Concerning avenues for further research on this topic, I suggest to better account for the temporal dynamics implicated in the circulation of norms and ideas in general, and in migrants’ understanding of transnational commitments in particular (Vari-Lavoisier 2020). The ways in which migrants’ changing aspirations over time, interwoven with their past and present life trajectories, frame and change their motivations for collective engagement, for instance, have hardly been analyzed in depth. Undoubtedly, a more time-sensitive approach to migrants’ motivations in taking up collective cross-border remitting practices would be fruitful for the broader discussion surrounding collective remittances.

Moreover, there is still a lack of research accounting for the impact of aid remittance practices on destination nations (see Grabowska and Garapich 2016 for an exception). Here, it would not only be interesting to follow up on how the small-scale projects studied here have been sustained over time, but also explore whether and how they “scale out” to other domains, or whether they “scale up” from the local level to a national level (see for instance White and Grabowska 2019 with regard to Poland). Additionally, research efforts are needed to refine the analytical tools suitable to understand how dynamics of economic, social, and political remittance practices interrelate. Parallels and interactions between financial transfers and social remittances in the context of Moldova are certainly ripe for further investigation (see for instance Meseguer et al. 2016 with regard to Latin America).

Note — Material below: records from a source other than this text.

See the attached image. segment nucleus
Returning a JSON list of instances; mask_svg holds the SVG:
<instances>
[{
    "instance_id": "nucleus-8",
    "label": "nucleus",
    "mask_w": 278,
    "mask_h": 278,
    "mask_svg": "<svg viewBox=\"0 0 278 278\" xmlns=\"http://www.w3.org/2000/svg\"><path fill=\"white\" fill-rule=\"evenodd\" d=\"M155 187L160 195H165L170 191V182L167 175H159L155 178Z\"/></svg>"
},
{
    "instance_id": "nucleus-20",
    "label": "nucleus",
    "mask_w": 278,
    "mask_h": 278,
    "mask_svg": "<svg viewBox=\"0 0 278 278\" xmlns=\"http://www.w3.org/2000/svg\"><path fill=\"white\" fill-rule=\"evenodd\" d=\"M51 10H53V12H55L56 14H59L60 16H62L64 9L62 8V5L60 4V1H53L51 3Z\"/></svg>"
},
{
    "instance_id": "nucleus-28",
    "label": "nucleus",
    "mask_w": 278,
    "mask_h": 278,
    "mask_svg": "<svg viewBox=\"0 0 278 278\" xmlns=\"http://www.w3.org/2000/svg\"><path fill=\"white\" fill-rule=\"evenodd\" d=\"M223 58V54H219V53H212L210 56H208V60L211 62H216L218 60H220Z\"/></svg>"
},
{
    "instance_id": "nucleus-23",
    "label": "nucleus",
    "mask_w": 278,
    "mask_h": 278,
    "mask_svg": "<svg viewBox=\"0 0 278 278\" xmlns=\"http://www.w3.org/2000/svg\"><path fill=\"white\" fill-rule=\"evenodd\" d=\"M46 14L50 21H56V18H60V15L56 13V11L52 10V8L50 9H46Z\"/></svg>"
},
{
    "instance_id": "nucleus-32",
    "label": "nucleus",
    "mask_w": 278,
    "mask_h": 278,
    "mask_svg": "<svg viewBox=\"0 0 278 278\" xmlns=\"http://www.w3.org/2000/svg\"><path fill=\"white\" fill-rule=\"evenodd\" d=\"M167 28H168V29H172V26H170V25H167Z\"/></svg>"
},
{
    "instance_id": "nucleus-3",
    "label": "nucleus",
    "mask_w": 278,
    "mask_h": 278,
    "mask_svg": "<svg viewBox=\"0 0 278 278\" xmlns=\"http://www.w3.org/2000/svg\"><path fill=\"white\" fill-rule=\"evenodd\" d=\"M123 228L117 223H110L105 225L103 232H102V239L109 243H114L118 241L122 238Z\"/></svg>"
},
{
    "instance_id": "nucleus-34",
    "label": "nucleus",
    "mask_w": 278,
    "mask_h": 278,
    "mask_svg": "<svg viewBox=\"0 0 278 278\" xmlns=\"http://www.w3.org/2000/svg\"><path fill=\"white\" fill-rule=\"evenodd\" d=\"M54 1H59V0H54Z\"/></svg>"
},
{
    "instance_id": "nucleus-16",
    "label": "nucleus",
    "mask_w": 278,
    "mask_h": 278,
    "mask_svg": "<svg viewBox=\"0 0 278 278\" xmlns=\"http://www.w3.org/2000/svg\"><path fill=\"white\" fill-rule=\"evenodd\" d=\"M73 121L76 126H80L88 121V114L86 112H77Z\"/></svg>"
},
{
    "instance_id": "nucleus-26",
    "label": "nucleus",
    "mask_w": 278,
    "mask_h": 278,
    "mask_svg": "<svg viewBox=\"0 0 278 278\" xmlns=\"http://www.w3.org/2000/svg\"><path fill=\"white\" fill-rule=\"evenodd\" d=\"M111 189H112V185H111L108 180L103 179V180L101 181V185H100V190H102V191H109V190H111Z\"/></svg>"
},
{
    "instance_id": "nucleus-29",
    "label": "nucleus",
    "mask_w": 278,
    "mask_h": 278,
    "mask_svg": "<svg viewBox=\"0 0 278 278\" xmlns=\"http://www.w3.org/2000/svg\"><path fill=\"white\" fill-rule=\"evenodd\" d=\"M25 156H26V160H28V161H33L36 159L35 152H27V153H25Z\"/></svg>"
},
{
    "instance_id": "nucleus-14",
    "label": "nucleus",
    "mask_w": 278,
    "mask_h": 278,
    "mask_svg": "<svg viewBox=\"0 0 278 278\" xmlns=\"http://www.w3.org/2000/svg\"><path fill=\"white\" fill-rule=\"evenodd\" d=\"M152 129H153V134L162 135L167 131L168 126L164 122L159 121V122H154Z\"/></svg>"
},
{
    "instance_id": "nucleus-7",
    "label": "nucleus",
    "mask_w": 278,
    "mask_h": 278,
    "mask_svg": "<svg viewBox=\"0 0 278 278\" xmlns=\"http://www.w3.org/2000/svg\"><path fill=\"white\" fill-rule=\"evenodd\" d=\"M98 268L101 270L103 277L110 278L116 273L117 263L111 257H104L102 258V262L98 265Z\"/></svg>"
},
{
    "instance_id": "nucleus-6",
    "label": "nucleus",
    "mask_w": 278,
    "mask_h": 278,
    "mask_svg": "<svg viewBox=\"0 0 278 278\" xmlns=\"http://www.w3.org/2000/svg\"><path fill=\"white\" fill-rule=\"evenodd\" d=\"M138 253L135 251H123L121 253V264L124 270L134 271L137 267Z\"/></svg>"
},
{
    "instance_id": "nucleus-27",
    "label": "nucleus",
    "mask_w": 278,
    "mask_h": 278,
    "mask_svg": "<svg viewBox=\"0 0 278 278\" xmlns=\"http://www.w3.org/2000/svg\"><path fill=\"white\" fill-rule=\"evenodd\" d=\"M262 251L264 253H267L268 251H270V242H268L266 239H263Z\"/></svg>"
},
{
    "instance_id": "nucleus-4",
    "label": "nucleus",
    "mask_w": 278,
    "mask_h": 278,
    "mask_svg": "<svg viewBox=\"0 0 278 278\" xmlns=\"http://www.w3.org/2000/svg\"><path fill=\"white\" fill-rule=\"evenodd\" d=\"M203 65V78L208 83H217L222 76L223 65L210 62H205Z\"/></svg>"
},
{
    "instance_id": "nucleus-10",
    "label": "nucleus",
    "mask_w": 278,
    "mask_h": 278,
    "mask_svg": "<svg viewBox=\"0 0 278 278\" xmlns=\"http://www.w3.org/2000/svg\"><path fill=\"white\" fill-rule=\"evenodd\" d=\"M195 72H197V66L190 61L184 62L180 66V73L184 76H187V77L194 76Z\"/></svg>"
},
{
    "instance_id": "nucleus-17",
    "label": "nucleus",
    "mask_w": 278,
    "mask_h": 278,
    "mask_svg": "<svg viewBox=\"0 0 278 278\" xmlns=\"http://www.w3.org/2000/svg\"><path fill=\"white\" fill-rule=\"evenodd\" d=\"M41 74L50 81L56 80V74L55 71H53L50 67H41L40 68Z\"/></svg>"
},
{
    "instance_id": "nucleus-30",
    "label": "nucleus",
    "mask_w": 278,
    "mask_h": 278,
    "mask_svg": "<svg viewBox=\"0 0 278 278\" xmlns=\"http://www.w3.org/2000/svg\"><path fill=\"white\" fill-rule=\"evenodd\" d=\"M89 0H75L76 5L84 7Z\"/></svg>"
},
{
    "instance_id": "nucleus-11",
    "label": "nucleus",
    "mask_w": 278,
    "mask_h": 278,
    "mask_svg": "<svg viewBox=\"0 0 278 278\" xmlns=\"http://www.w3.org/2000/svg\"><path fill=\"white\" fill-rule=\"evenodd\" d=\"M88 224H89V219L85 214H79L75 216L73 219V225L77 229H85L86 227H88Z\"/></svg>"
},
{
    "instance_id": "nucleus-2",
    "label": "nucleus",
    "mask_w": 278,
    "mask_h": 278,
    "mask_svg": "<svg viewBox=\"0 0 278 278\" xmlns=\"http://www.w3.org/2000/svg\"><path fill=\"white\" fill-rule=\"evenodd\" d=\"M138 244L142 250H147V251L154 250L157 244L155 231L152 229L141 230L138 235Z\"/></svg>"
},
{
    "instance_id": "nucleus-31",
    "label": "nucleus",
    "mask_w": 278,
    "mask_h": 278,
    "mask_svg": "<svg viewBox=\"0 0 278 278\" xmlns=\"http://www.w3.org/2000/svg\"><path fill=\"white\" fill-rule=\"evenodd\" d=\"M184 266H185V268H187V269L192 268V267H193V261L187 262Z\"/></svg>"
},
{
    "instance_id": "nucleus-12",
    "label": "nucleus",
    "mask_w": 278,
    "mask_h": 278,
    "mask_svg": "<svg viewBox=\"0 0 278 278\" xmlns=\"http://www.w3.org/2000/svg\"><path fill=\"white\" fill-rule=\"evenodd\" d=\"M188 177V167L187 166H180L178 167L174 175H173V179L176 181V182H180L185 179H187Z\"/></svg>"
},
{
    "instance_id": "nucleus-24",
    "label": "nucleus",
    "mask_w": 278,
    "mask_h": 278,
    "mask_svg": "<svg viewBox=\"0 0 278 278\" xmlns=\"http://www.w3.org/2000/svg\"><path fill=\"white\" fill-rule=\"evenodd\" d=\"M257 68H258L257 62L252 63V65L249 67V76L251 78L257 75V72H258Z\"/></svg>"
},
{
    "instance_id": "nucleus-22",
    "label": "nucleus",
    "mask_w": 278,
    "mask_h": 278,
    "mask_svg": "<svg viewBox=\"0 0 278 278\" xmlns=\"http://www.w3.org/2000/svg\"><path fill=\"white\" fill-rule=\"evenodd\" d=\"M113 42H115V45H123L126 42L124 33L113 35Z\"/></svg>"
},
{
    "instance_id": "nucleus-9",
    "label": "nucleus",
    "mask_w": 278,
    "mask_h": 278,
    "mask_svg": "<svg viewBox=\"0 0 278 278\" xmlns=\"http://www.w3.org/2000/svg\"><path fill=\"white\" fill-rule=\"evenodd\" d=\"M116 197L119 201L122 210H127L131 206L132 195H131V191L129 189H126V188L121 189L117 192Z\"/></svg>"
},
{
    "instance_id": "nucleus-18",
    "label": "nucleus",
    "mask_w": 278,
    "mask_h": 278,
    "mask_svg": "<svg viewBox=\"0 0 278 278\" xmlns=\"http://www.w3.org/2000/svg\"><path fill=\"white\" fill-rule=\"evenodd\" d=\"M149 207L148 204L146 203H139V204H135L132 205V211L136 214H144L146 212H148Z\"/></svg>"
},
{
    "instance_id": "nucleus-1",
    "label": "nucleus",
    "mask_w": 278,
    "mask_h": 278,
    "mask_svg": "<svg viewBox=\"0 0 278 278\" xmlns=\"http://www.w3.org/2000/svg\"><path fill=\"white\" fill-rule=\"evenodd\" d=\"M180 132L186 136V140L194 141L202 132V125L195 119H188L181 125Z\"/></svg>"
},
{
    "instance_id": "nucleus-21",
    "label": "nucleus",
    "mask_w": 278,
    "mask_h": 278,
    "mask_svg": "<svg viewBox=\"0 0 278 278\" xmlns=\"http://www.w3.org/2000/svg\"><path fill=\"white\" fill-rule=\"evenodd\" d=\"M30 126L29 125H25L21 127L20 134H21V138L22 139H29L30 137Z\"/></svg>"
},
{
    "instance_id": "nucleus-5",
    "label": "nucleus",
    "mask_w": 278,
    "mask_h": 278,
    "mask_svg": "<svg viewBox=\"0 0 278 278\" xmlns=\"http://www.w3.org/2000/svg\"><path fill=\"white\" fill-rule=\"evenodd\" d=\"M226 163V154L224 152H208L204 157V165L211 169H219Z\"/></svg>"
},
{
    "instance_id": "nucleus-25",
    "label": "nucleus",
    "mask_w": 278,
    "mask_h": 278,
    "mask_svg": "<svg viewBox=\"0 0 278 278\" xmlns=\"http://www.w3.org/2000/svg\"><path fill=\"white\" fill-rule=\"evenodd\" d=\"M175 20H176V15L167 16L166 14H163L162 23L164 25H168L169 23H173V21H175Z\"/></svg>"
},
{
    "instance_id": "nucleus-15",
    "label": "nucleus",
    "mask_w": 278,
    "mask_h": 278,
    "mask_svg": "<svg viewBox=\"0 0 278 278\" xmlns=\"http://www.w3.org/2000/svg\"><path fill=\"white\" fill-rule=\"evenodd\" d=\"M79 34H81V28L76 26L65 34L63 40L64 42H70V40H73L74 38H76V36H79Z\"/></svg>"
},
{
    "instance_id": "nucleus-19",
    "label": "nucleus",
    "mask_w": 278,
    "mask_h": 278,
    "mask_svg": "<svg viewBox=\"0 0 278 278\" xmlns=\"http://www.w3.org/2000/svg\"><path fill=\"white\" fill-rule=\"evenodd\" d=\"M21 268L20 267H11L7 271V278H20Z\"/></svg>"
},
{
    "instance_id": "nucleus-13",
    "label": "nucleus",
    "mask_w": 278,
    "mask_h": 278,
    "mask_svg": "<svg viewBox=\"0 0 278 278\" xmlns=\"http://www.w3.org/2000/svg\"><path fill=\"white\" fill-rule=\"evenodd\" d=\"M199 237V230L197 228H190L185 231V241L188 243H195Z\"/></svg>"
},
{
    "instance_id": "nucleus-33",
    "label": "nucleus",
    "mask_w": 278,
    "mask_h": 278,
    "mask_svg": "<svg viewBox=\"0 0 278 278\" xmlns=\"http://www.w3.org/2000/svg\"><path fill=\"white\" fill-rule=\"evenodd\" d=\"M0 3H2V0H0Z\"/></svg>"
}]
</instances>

Ultimately, the findings point to intra-European specificities of the migration-transformation nexus, namely the migrants’ motivation to engage in transnational practices to connect their marginalized country with Europe. In this context, the impact of Moldova’s territorial factors upon migrants’ cross-border engagements calls for an analytical approach that goes beyond the Moldovan national space as an “integral spatio-temporal isolate” (Marcus 1998, p. 178), separated from surrounding Europe, as commonly conceptualized in formal migration-development policies (CIM/GIZ 2012). To advance this line of inquiry, I suggest re-embedding the remittance literature into the broader research agenda of migration and social change (Meeus 2016; Van Hear 2010) and to look at Moldova’s transformation and migrants’ transnational ties as a part of European migration and intra-European social inequalities. However, besides all these considerations, we should not forget that we are living in a time of hostile migration policies involving measures of increased surveillance of borders, mass deportations, and denials of long-standing legal rights of asylum. On a global scale, these measures are threatening financial remittance flows and migrants’ ability to engage in other forms of solidarity practices toward their home countries which global financial institutions and development agencies have proclaimed as stable over a long period of time (Glick Schiller 2020).